START DATA PROVIDED

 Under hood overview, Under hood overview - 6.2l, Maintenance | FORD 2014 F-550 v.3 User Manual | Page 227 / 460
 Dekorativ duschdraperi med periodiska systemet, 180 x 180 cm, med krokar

END DATA PROVIDED
START DATA PROVIDED

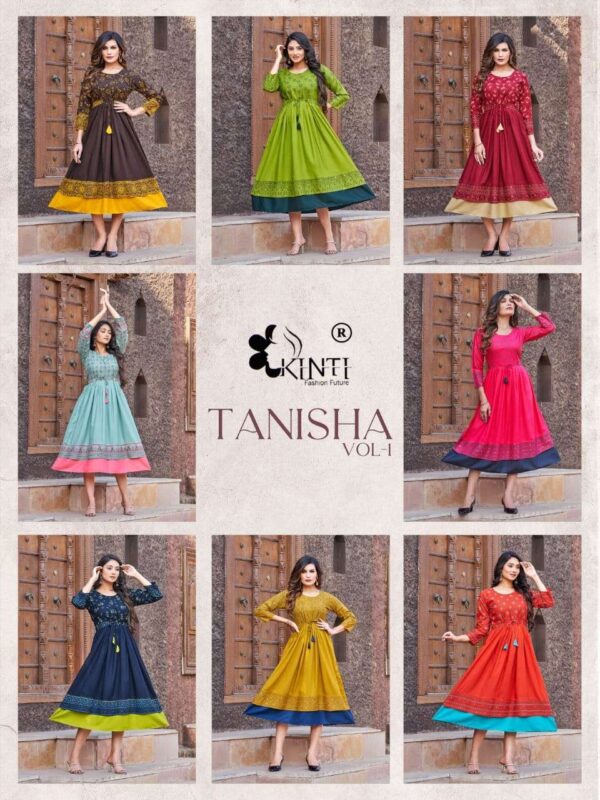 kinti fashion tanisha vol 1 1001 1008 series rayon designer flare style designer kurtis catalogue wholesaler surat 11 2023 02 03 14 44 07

END DATA PROVIDED

Among the records above, extract exactly the lines from the line with "Under hood overview, Under" to the line with "Dekorativ duschdraperi med", both lines included, and leave out the rest.

> **TASK RESULT**:
 Under hood overview, Under hood overview - 6.2l, Maintenance | FORD 2014 F-550 v.3 User Manual | Page 227 / 460
 Dekorativ duschdraperi med periodiska systemet, 180 x 180 cm, med krokar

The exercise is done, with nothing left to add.